Verdienstmedaille für Volksmusik

Für ein langjähriges ehrenamtliches Engagement kann man in der Bundesrepublik Deutschland mit der Verdienstmedaille ausgezeichnet werden. Auch für sein Engagement in der Volksmusik? Ja, das geht. Alexandra Schupp traf den Bundespräsidenten und hat die Verdienstmedaille der Bundesrepublik für ihr Engagement in der Blasmusik erhalten. Denn ihre Leistung ist beachtlich. Alexandra Schupp ist nicht nur dreifache Mutter, sondern spielt im Akademischen Blasorchester und ist Leiterin des Bezirks München im Musikbund von Ober- und Niederbayern. Als wenn dies noch nicht ausreichend Betätigung wäre, singt sie dazu noch im Kirchenchor mit.

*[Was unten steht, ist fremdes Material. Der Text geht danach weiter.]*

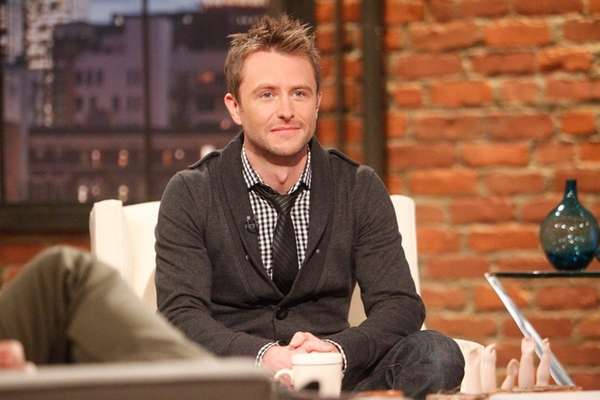 Chris Hardwick's @midnight Will Conclude After Four Seasons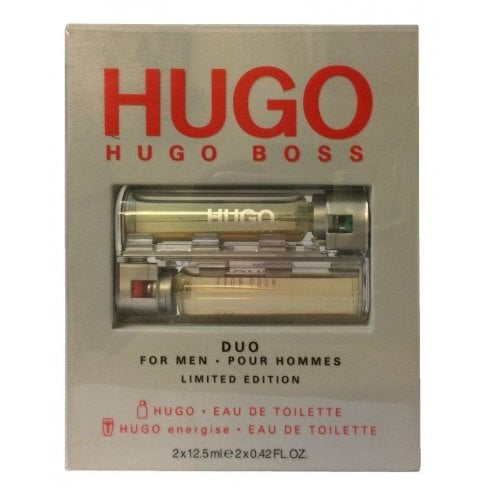 Hugo Boss M Duo Set - Hugo EDT 12.5ml Energise EDT 12.5ml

Zur Blasmusik fand sie über die Oboe. Da es in ihrem Musikverein keinen Lehrer für Oboe gab, wurde dieser kurzerhand vom Verein organisiert und so konnte sie ihren Platz in der Blasmusikgruppe einnehmen. Mit Freude verfolgt sie, dass Blasmusik und die traditionelle Musik bei den Jugendlichen wieder mehr im Kommen sind. Dabei ergreift Alexandra Schupp die Initiative und stellt ihre Instrumente in Kindergärten und Grundschulen vor, um schon früh den Weg zu bereiten und den Einstieg zu ermöglichen.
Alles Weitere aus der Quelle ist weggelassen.